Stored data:
_ _ _
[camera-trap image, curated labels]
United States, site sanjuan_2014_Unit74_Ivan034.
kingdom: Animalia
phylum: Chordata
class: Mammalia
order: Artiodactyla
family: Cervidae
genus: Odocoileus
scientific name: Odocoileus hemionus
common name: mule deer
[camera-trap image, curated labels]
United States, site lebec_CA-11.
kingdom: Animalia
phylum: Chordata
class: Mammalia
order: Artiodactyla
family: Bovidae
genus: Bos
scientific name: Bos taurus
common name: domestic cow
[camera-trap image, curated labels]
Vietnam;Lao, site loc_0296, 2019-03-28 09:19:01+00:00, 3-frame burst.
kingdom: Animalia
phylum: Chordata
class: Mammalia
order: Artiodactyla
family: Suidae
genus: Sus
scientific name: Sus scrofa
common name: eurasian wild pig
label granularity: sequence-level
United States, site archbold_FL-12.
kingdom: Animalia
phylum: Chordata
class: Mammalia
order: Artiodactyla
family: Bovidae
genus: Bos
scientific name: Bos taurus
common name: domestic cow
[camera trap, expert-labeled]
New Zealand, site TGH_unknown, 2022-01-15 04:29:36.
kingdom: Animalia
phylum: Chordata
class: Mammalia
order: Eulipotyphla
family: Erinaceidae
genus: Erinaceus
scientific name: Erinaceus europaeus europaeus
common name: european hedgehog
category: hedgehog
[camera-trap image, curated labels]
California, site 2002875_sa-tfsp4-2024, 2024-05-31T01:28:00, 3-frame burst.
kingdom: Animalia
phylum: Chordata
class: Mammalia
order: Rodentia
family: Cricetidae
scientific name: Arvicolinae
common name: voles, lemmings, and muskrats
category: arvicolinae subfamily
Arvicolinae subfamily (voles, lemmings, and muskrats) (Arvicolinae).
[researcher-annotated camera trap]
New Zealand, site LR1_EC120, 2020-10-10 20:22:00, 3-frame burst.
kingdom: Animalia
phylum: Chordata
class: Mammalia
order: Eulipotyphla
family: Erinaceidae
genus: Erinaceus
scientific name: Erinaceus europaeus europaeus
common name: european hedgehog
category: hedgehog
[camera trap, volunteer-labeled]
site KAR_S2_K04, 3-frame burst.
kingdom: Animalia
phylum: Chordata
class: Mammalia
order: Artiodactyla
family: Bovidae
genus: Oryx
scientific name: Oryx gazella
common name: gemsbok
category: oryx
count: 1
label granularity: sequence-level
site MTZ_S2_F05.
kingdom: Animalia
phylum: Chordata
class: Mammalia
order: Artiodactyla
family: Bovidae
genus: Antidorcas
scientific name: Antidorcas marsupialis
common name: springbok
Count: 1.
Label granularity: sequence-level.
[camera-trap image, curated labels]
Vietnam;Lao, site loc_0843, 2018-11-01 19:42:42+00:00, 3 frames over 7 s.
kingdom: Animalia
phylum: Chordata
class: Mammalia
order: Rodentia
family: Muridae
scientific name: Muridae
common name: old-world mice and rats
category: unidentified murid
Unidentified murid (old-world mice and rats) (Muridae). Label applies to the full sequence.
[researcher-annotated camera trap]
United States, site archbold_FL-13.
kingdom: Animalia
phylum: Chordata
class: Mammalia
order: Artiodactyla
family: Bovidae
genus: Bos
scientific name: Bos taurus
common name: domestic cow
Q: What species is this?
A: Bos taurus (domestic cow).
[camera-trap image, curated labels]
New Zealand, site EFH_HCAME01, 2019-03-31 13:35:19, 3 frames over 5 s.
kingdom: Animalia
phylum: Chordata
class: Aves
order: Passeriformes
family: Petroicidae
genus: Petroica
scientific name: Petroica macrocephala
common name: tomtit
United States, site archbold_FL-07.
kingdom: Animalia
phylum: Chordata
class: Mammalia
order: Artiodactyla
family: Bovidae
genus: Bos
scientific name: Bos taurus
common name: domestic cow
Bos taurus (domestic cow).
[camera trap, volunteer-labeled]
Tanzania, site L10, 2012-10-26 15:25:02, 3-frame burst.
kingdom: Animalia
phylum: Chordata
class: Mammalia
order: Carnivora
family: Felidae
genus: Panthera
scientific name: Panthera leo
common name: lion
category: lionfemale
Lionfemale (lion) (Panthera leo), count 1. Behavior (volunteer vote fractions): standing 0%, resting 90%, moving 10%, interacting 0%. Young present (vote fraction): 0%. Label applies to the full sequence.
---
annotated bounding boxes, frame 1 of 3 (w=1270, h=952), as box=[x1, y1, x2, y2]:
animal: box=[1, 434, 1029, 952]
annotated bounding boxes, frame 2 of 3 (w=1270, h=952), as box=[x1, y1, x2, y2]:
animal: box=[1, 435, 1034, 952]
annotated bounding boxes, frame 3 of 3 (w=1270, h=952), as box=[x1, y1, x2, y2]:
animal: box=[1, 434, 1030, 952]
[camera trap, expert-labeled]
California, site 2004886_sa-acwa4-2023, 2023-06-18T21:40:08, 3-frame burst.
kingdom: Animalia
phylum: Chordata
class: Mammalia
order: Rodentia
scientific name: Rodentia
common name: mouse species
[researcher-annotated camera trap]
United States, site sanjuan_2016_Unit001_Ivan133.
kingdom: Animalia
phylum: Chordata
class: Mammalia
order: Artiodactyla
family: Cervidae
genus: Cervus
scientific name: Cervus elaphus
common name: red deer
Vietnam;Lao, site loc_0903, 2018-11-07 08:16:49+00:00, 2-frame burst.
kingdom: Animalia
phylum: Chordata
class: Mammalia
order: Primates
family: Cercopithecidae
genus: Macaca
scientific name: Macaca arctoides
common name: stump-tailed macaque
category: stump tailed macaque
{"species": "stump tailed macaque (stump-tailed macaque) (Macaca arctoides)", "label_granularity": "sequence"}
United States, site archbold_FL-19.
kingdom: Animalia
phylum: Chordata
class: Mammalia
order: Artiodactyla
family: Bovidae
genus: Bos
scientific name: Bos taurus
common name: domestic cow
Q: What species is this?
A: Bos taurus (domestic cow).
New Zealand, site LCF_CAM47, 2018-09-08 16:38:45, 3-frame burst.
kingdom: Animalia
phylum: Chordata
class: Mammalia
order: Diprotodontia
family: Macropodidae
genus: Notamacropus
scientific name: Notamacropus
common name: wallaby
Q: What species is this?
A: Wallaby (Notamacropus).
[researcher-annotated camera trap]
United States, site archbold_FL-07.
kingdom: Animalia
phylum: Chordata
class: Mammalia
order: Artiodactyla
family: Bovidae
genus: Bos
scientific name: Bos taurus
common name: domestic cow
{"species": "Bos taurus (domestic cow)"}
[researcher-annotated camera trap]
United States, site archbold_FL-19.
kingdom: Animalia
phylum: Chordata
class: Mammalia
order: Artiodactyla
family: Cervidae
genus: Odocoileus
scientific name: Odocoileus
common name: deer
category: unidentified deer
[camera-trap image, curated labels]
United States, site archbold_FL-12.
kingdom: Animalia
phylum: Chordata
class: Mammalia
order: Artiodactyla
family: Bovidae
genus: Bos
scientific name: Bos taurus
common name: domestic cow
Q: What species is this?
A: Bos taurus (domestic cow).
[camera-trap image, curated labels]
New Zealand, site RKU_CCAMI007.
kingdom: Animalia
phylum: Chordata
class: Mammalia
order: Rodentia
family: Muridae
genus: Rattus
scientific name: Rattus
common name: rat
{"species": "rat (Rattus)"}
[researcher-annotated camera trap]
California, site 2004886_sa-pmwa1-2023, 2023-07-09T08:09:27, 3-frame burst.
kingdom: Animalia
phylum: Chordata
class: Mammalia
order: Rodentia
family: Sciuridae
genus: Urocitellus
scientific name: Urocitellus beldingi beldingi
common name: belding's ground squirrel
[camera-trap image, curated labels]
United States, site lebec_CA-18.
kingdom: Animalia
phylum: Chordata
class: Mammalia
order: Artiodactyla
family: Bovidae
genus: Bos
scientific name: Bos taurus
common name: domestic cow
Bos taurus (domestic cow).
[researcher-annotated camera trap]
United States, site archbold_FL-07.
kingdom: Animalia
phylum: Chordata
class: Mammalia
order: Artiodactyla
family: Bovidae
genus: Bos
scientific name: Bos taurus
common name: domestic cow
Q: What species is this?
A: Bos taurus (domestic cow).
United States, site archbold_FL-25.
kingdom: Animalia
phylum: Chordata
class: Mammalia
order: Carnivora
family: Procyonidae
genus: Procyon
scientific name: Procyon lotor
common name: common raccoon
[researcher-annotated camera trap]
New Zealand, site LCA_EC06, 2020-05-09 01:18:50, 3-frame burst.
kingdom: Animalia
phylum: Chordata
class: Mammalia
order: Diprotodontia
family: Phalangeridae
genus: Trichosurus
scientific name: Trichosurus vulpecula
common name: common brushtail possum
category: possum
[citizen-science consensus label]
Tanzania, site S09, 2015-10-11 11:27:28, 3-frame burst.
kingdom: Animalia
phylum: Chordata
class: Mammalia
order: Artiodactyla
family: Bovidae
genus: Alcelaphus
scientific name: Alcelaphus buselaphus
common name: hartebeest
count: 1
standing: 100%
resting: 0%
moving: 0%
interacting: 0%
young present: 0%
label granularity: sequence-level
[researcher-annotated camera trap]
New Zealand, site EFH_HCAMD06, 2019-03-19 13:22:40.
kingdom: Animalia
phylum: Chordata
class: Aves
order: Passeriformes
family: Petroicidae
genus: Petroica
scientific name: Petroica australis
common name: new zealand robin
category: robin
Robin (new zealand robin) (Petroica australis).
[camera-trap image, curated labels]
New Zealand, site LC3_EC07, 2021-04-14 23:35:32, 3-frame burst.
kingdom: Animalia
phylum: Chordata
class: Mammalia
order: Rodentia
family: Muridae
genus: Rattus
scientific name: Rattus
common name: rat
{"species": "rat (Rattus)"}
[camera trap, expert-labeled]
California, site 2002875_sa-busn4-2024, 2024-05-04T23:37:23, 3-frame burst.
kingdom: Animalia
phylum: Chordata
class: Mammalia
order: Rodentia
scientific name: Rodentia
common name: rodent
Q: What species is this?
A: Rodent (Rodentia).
_ _ _
Copy each line above that contains the word "deer".

Output of the exercise -
common name: mule deer
common name: red deer
common name: deer
category: unidentified deer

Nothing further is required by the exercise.